Cortázar descreveu seus personagens como tipos “tão estranhos que eu não conseguia vê-los claramente, uma espécie de micróbios flutuando no ar, uns glóbulos verdes que pouco a pouco ia tomando características humanas”. Ao longo dos anos, essas criaturas ganharam conotações que as incorporaram ao vocabulário literário e aos dicionários. Desse modo, cronópios e famas seriam sinônimos e maneiras de se classificar tipos de pessoas completamente diferentes. Os famas representariam a alegoria das pessoas que gostam de um mundo muito ordenado, correto, na ordem, do tipo que sempre olham no relógio antes de fazer qualquer coisa. Como são muito organizadas, irritam-se com certa facilidade. Para a tradutora Gloria Rodriguez, as histórias de cronópios e famas não se situam como uma ilha à parte. “Ao contrário, elas são muito elucidativas de uma visão característica do autor, que aqui escolhe a arma dohumor e o caminho do fantástico para denunciar um mundo onde o sentido do humano se perdeu”. 

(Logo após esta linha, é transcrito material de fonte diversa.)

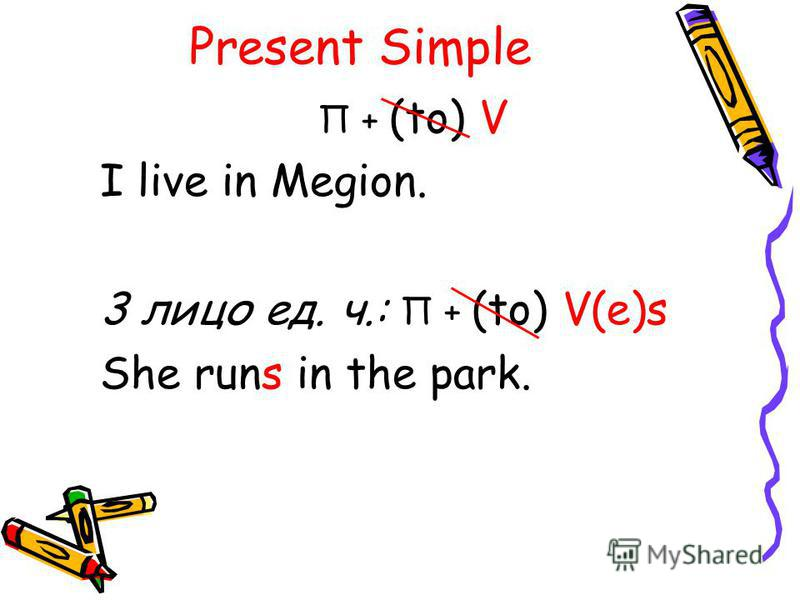 Present Simple П + (to) V I live in Megion. 3 лицо ед. ч.: П + (to) V(e)s She runs in the park.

E assim Cortázar constrói um livro divertido, mas que evidencia nas entrelinhas uma visão pessoal da natureza humana, por ele relacionada com a forma cartesiana de pensar. Considerado por muitos críticos o mais insólito e surpreendente livro de Cortázar, a obra foi descrita pelo seu primeiro editor brasileiro, Ênio Silveira (1925-1996), como um volume “de espantosa riqueza inventiva, estranha poesia e humor adstringente, que revela o que há de fantástico e de raro na vida quotidiana”. Uma visão que se mantém perfeita, tantas décadas depois. “Em suas páginas de novo encontramos esse admirável escritor argentino de projeção universal empenhado em redescobrir o sentido humanoque parece perdido em nosso mundo contraditório, caótico e perturbador”. O leitor irá descobrindo por si mesmo, à medida que entra no mundo fantástico desvendado pelo autor, uma narrativa inteligente, sedutora e absolutamente singular.